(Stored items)

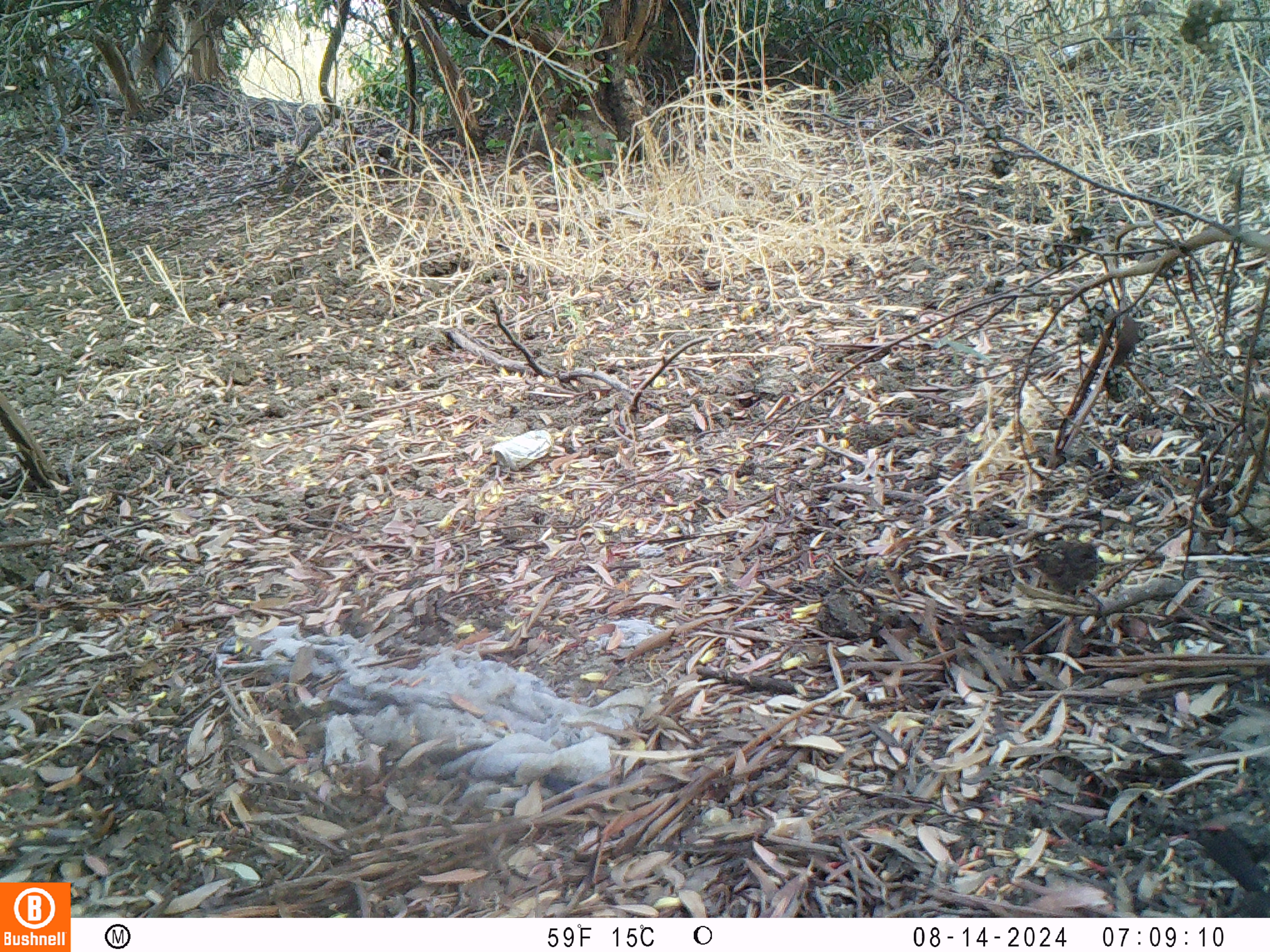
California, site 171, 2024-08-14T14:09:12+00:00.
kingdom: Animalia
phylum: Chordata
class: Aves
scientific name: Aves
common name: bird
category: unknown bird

--

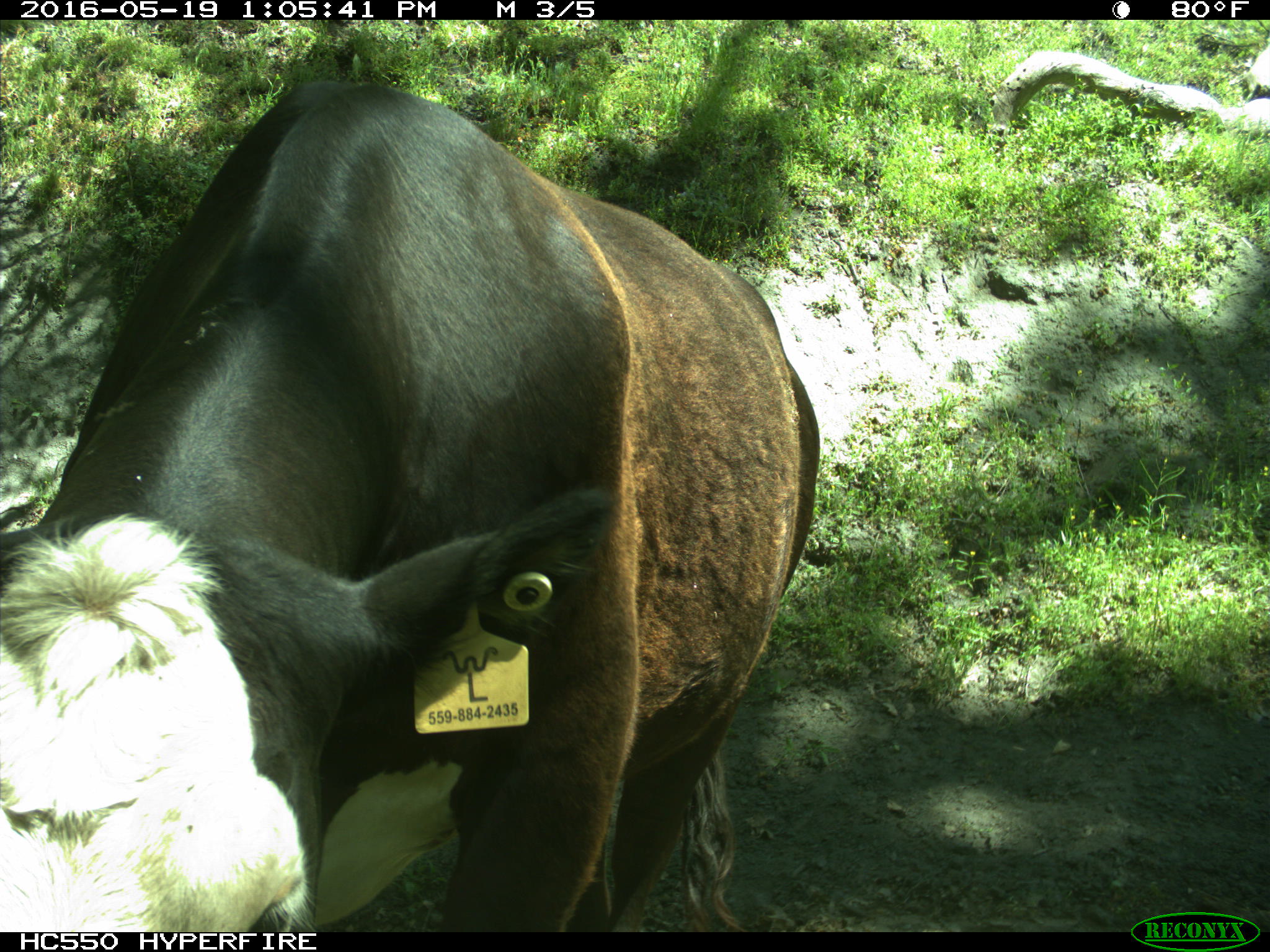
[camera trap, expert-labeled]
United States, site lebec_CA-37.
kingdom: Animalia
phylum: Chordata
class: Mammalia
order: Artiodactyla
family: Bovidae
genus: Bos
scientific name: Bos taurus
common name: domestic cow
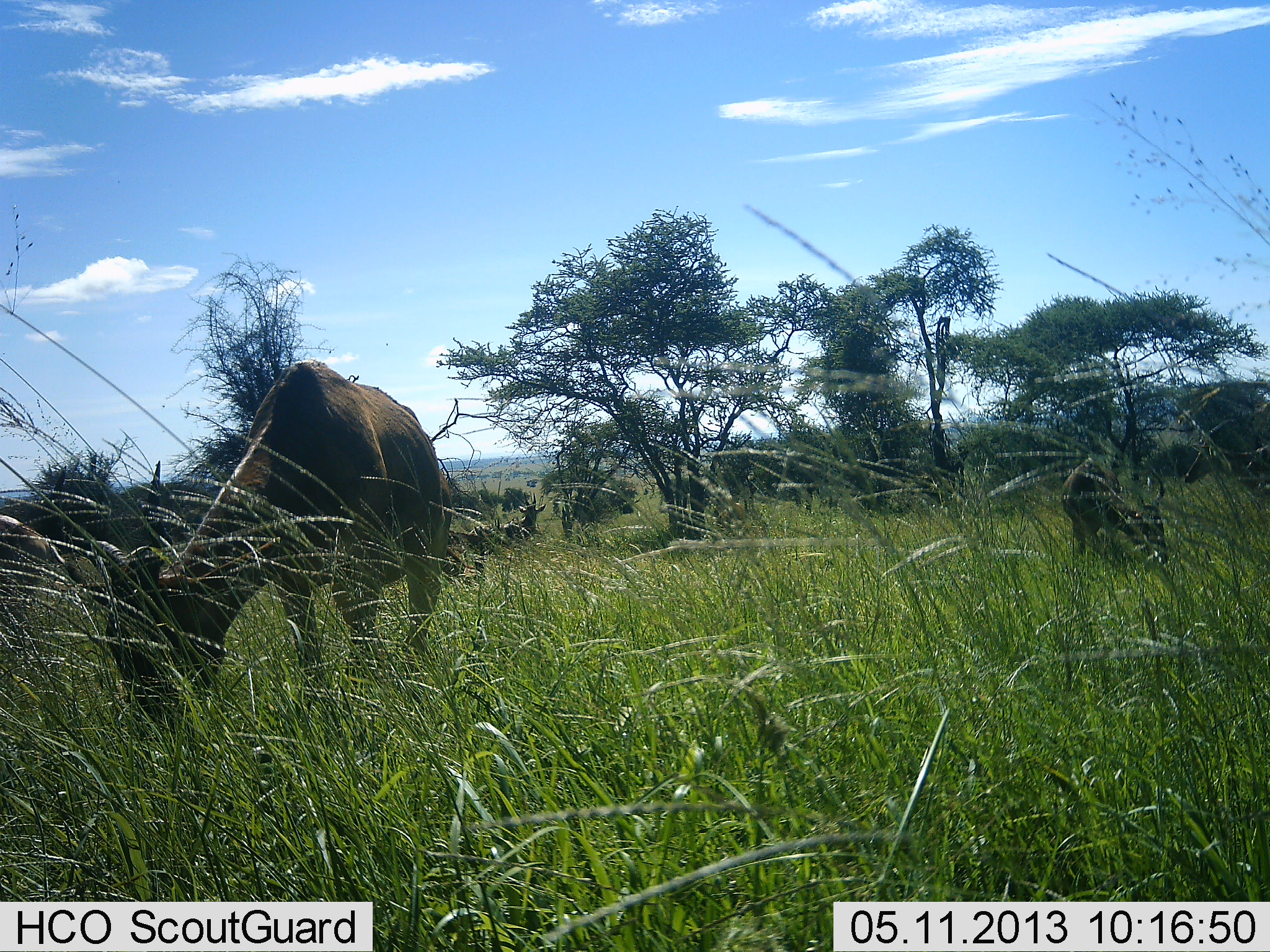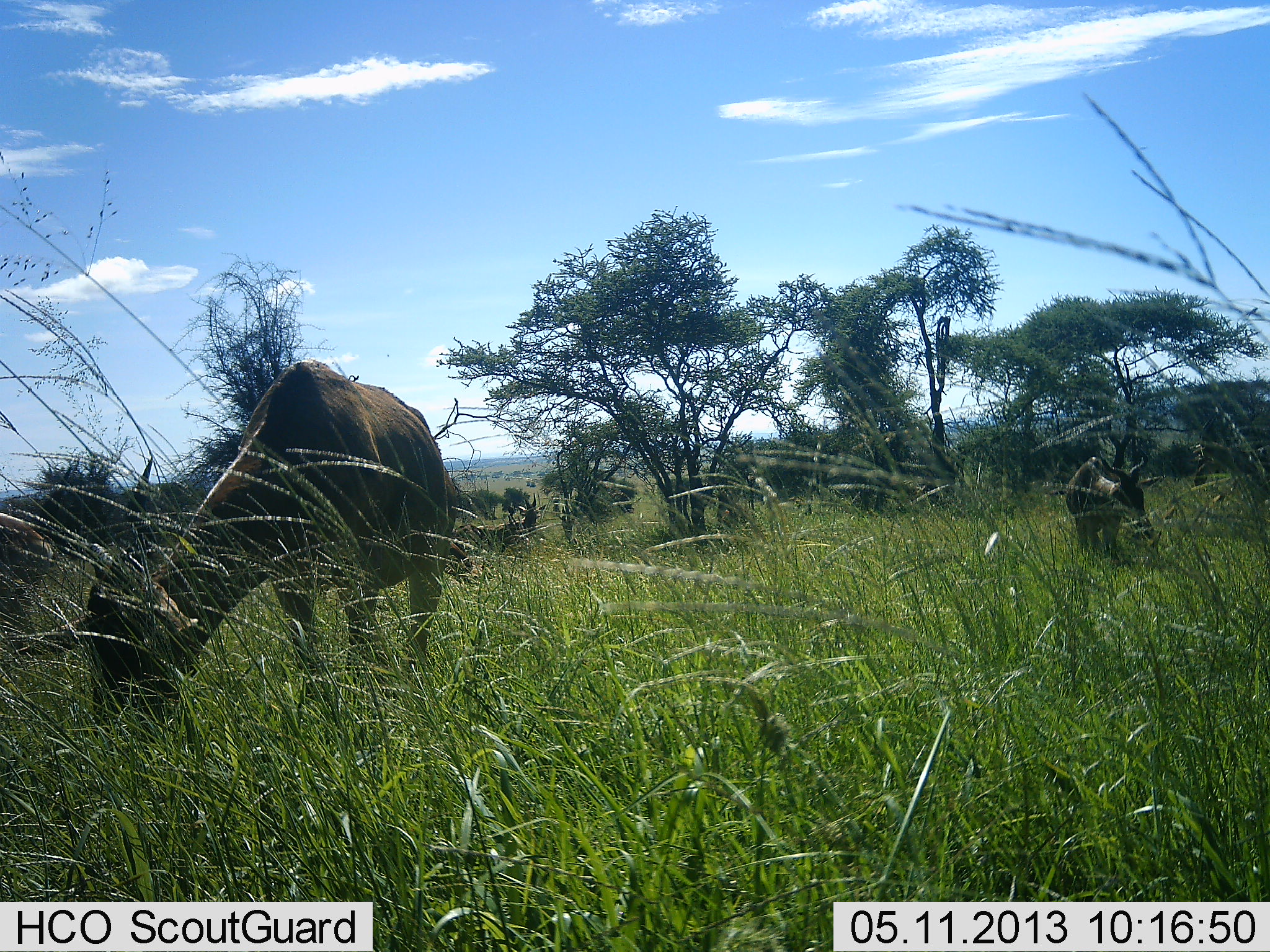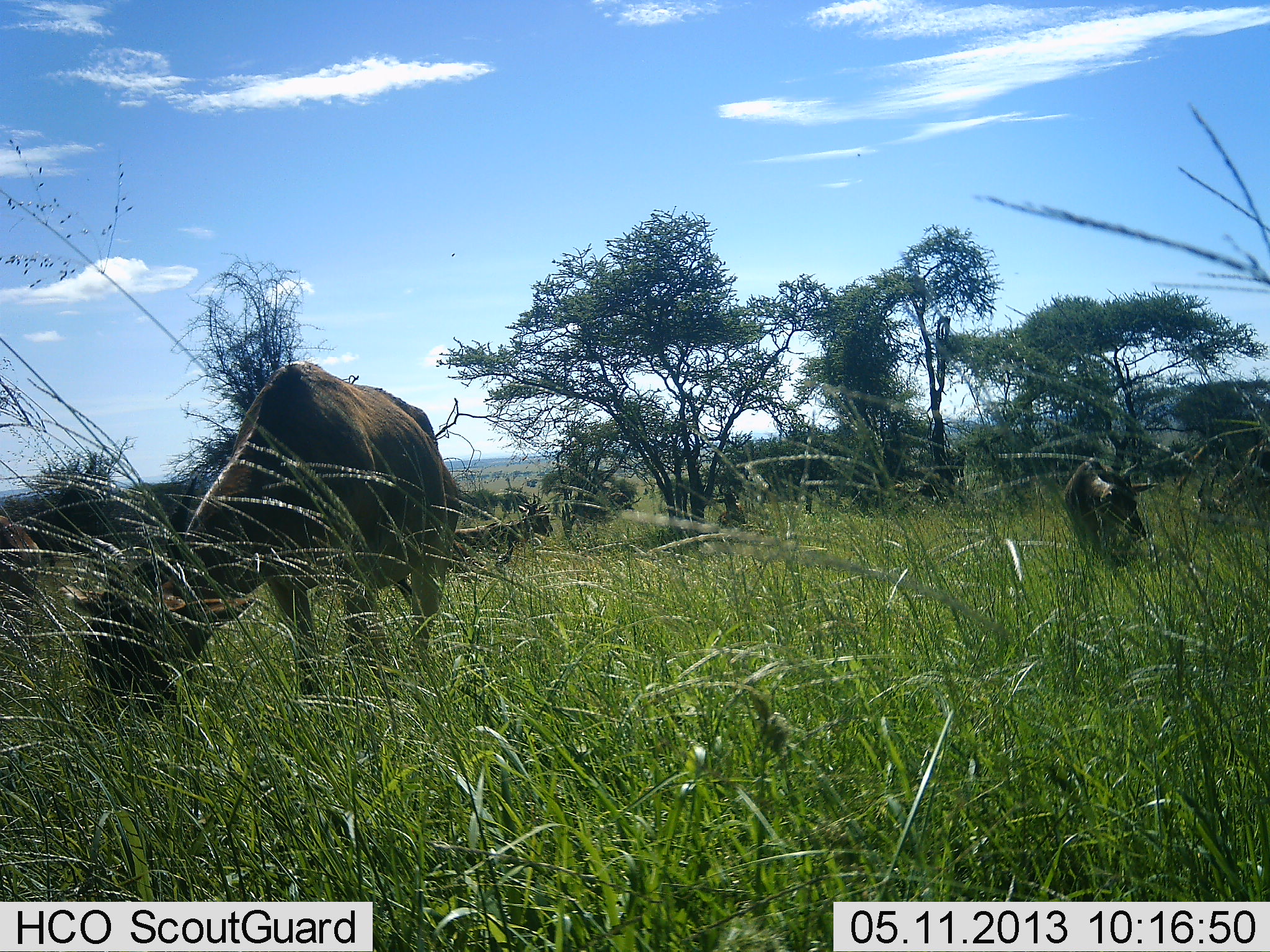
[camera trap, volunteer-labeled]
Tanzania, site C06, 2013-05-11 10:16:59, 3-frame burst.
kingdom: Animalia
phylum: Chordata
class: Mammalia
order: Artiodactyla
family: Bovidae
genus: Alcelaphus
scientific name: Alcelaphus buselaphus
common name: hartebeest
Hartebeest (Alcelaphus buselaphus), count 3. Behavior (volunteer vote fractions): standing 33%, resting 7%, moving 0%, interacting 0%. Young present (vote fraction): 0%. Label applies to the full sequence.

● Work request
Report, with no additional words, how many lines in the records above contain the word "site".

● Response below
3